Когда бросили якорь в английском порту, на судне стало легче жить. Бородкин все время проводил на берегу, пьянствовал с продажными женщинами. За него охотно несли вахту другие, говоря:

— Пусть погуляет. Может, очухается парень.

Пока «Октябрь» нагружался углем, для Тани наступили самые счастливые дни. Она теперь отправлялась в город только с радистом. Ни одного вечера они не пропустили, чтобы не посетить мюзик-холл.

Возвращалась она на судно ликующая.

XVI

«Октябрь» возвращался к себе на родину, широко раскинувшуюся за двумя морями. Днем пришлось пробиваться через муть рассвирепевшей погоды. Налетая, рвал сизокрылый шквал, били гребнистые волны, поднимаясь выше бортов. На палубу вкатывалось невероятное количество воды, и весь корпус содрогался, когда над судном, словно горные реки, проносились буруны. А к вечеру в воздухе разлилась тишина. Небо загустело тучами, расползающимися, как тесто. Наступила ночь, накрыла море непроницаемым мраком, словно огромнейшей звериной шкурой. Пароход отмерял морские мили, плавно раскачиваемый мертвой зыбью. Было тихо, и только за бортами, словно в бреду, тяжело ворочались бездны, издавая глухой рокот. Вахтенные на мостике, напрягая зрение, вглядывались вперед. Тьма, всегда скрывающая в себе что-то внезапное, заставляла их настораживаться. Навстречу замерцали два топовых фонаря неведомого судна, а потом всплыл красный огонь. Это означало, что пароходы расходились левыми бортами. Скоро огни скрылись за кормою.

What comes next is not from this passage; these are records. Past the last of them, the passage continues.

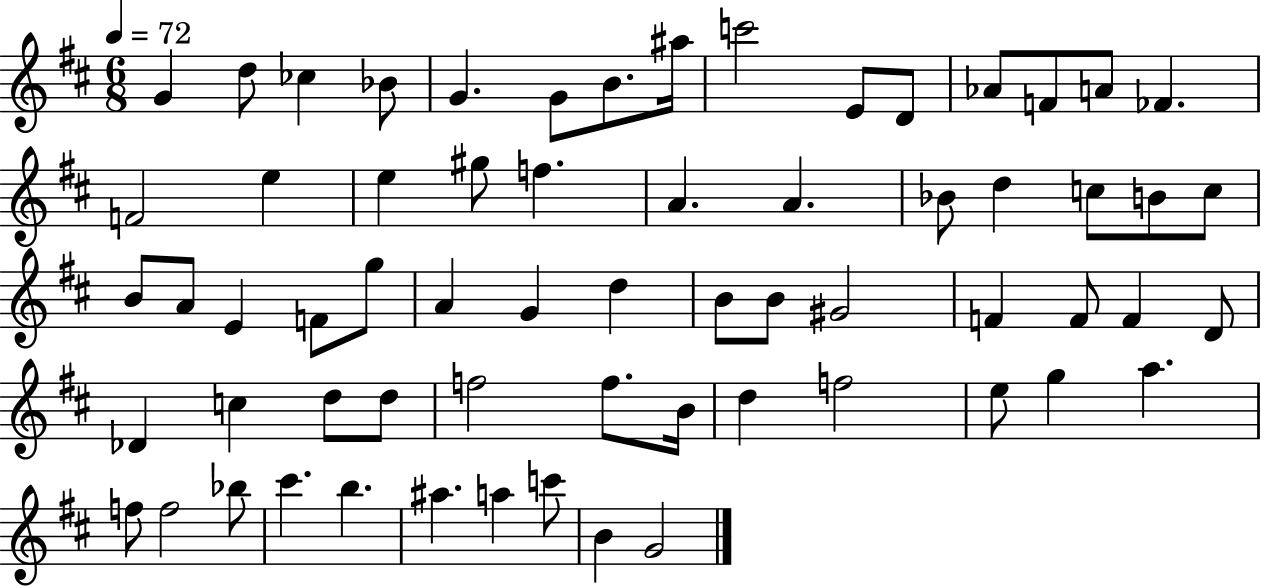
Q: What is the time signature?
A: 6/8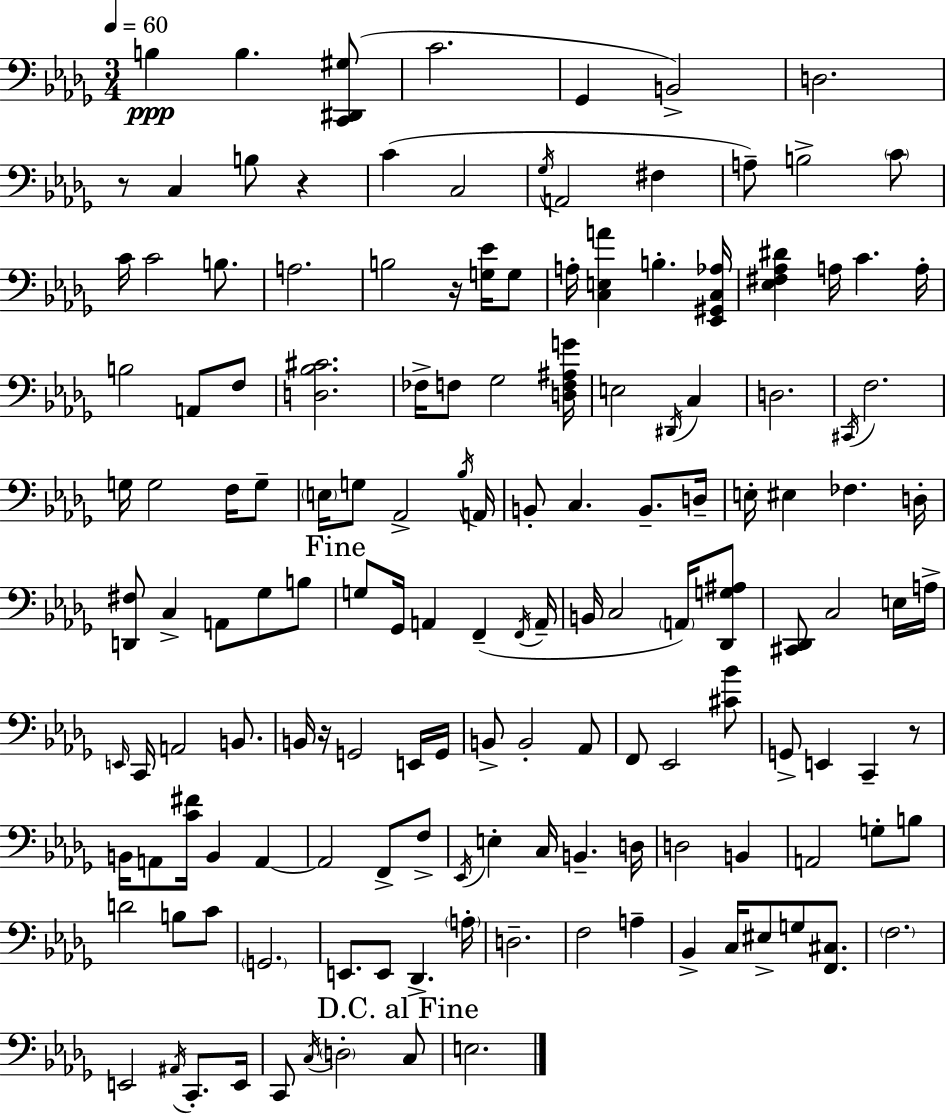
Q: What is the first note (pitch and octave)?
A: B3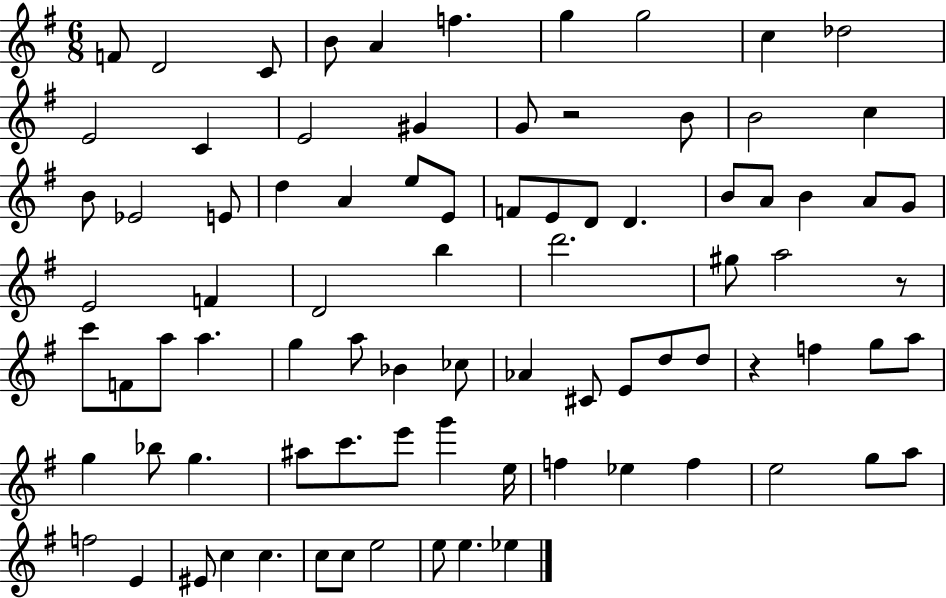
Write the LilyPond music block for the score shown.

{
  \clef treble
  \numericTimeSignature
  \time 6/8
  \key g \major
  f'8 d'2 c'8 | b'8 a'4 f''4. | g''4 g''2 | c''4 des''2 | \break e'2 c'4 | e'2 gis'4 | g'8 r2 b'8 | b'2 c''4 | \break b'8 ees'2 e'8 | d''4 a'4 e''8 e'8 | f'8 e'8 d'8 d'4. | b'8 a'8 b'4 a'8 g'8 | \break e'2 f'4 | d'2 b''4 | d'''2. | gis''8 a''2 r8 | \break c'''8 f'8 a''8 a''4. | g''4 a''8 bes'4 ces''8 | aes'4 cis'8 e'8 d''8 d''8 | r4 f''4 g''8 a''8 | \break g''4 bes''8 g''4. | ais''8 c'''8. e'''8 g'''4 e''16 | f''4 ees''4 f''4 | e''2 g''8 a''8 | \break f''2 e'4 | eis'8 c''4 c''4. | c''8 c''8 e''2 | e''8 e''4. ees''4 | \break \bar "|."
}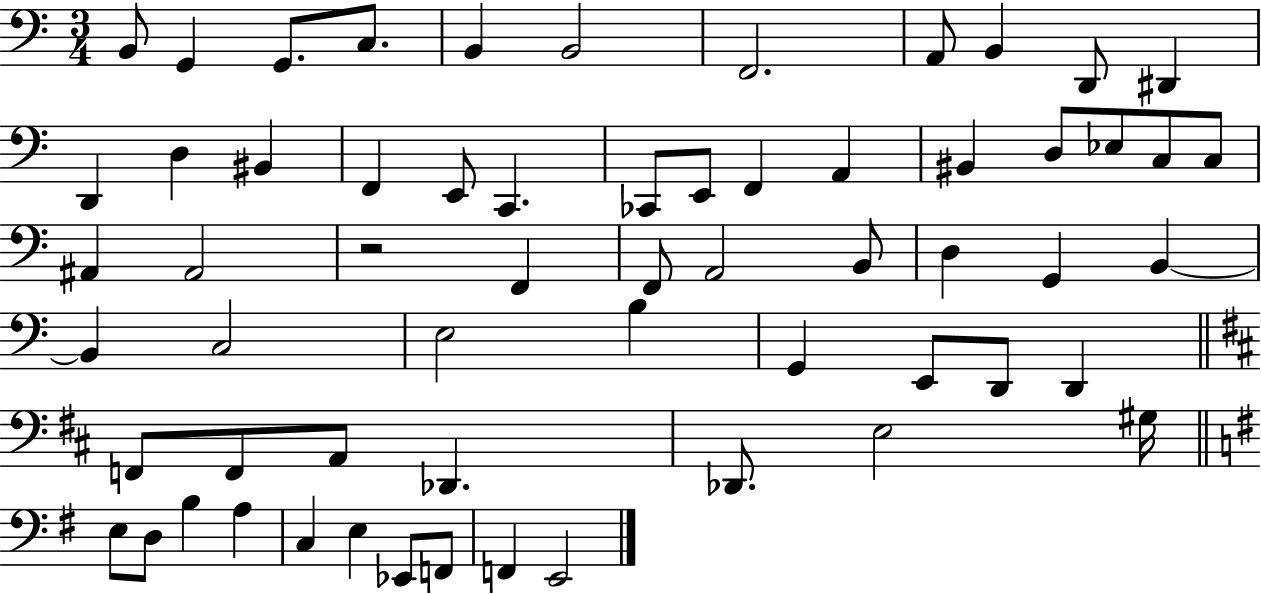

В рулевой рубке, у штурвала, стоял матрос. Кругом было темно. Только у компаса, прикрытого картонным колпаком с небольшим отверстием для наблюдения, горела электрическая лампочка. Рулевой напряженно согнулся, упер глаза в медный котелок, в картушку, разбитую на румбы и градусы. Это был Максим Бородкин. Он старался думать о служебных обязанностях, а мозг рождал безнадежные мысли. Таня изменила ему, бросила навсегда. И все это наделал радист Островзоров, вклинившийся в их любовь. С поразительной ясностью представлялось, что она опять, как и в прошлые ночи, сидит в радиорубке и милуется с новым другом. Бородкин дрожал. Сердце накалялось. Перед глазами, налившимися кровью, рябило, значки и цифры на компасе расползались, как черные букашки. Он крепче стискивал ручки штурвала, точно душил своего соперника. Хотелось, сейчас же, сию минуту, сбежать на палубу, схватить лом и, трахнув им по двери, циклоном ворваться в радиорубку.